**TASK STATEMENT**
Search the listing for the string "Alexander" and copy every line that contains it.

**SUPPLIED INFORMATION**
------------

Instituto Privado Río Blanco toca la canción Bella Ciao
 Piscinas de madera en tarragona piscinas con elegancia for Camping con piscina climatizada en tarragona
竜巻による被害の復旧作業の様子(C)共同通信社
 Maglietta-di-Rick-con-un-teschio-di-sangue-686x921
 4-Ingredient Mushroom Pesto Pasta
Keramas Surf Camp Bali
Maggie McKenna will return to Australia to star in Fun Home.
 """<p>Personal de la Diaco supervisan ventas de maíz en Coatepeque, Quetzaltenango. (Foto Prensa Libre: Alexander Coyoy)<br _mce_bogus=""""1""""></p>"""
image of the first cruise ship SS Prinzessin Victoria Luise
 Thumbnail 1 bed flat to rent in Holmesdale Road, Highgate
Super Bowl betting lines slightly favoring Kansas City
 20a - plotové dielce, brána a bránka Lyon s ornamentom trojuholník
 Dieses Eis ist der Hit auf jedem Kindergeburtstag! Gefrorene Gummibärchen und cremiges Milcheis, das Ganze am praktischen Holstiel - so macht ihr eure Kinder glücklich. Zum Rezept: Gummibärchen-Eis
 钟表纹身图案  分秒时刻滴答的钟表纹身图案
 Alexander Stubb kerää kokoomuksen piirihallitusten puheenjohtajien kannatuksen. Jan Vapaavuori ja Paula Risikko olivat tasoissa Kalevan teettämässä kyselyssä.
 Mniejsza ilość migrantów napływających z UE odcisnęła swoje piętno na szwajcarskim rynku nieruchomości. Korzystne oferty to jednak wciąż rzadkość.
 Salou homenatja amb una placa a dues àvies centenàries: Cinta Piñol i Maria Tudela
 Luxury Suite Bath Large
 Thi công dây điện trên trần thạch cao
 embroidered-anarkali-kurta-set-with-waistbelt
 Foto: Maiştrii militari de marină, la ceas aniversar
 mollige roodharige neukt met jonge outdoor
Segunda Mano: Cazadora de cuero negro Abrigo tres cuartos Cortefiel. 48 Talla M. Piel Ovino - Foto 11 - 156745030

------------

**EXPECTED ANSWER**
 """<p>Personal de la Diaco supervisan ventas de maíz en Coatepeque, Quetzaltenango. (Foto Prensa Libre: Alexander Coyoy)<br _mce_bogus=""""1""""></p>"""
 Alexander Stubb kerää kokoomuksen piirihallitusten puheenjohtajien kannatuksen. Jan Vapaavuori ja Paula Risikko olivat tasoissa Kalevan teettämässä kyselyssä.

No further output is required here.